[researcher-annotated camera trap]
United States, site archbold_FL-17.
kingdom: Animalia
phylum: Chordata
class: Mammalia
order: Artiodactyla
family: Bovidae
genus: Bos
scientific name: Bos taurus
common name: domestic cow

------------------------------------------------------------------------

An exact copy of the listing is what's needed here.

▶ _Solution for this problem_
[researcher-annotated camera trap]
United States, site archbold_FL-17.
kingdom: Animalia
phylum: Chordata
class: Mammalia
order: Artiodactyla
family: Bovidae
genus: Bos
scientific name: Bos taurus
common name: domestic cow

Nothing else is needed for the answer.